À découvrir également la douzième aventure de Nicolas Le Floch, commissaire au Châtelet sous le règne de Louis XVI, signée bien sûr Jean-François Parot. « La Pyramide de glace » (5) se déroule à la fin du terrible hiver 1784, lorsqu’au dégel apparaît, à l’intérieur de ce qui fut une statue de glace, le corps d’une femme dénudée qui est le sosie de la reine Marie-Antoinette. La victime participait à des soirées particulières organisées à Monceau par le duc de Chartres, futur duc d’Orléans…
Se situant plus loin dans le temps et dans l’espace, « les Enfants du Khan » (6), d’Armand Herscovici, aborde l’histoire de l’Empire mongol au XIIIe siècle, après la mort de Gengis Khan et quand ses fils, incapables de gouverner, laissent leurs épouses s’emparer du pouvoir. Ambitieuses et combattantes, elles ont su néanmoins maintenir l’unité de l’Empire, le préserver de la guerre civile et du chaos. Elles s’appellent Toregene, Sorgaqtani et Chabi et leur histoire nous est contée par la voix d’Alagh, une jeune esclave devenue à la fin de sa vie la cinquième épouse du Grand Khan Kubilaï.
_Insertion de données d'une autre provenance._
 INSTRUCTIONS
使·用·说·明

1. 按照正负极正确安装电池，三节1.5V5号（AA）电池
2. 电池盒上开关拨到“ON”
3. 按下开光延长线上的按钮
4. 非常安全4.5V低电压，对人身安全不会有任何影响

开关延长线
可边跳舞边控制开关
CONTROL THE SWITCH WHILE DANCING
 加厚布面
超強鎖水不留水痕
L’auteur a choisi à bon escient de nous entraîner dans cette épopée méconnue en suivant le destin d’un personnage imaginaire qui côtoie les grands noms de l’Histoire, dont Marco Polo. Une épopée riche d’aventures, d’amours et de drames, qui nous transporte de la Chine profonde aux confins de l’Europe, du Tibet à la Sibérie.
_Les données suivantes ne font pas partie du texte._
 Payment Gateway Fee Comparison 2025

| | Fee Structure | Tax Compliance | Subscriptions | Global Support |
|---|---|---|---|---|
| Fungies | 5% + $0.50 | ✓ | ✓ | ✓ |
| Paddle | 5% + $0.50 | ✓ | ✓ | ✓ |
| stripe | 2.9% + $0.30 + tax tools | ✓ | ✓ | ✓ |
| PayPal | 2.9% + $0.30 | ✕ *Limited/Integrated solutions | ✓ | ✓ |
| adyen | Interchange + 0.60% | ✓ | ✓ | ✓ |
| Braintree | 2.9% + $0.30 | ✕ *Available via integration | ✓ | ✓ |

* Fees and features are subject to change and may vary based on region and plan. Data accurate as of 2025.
Faut-il en rire ou en pleurer ? À lire les vies des « Malchanceux de l’histoire de France » (7) compilées par Jean-Joseph Julaud, on ne sait plus que penser, qui nous entraînent, entre émotion et pittoresque, du rire aux larmes. L’auteur, à qui l’on doit notamment « l’Histoire de France pour les Nuls » et « la Littérature française pour les Nuls », a usé de son savoir et de son sens de l’humour habituels pour raconter vingt destins d’hommes et de femmes qui appartiennent au patrimoine de la déveine. Une litanie de la poisse qui n’engendre aucune monotonie car, tout en respectant les noms, les faits et les dates historiques, il a inventé vingt approches et styles différents.
(1) JC Lattès, 404 p., 20,90 euros.
(2) Flammarion,235 p., 19,90 euros.
(3) Albin Michel, 234 p., 18 euros.
(4) Le Cherche Midi, 346 p., 17 euros.
(5) JC Lattès, 474 p., 19 euros.
(6) Pygmalion, 368 p., 19,90 euros.
(7) Le Cherche Midi, 221 p., 19,90 euros.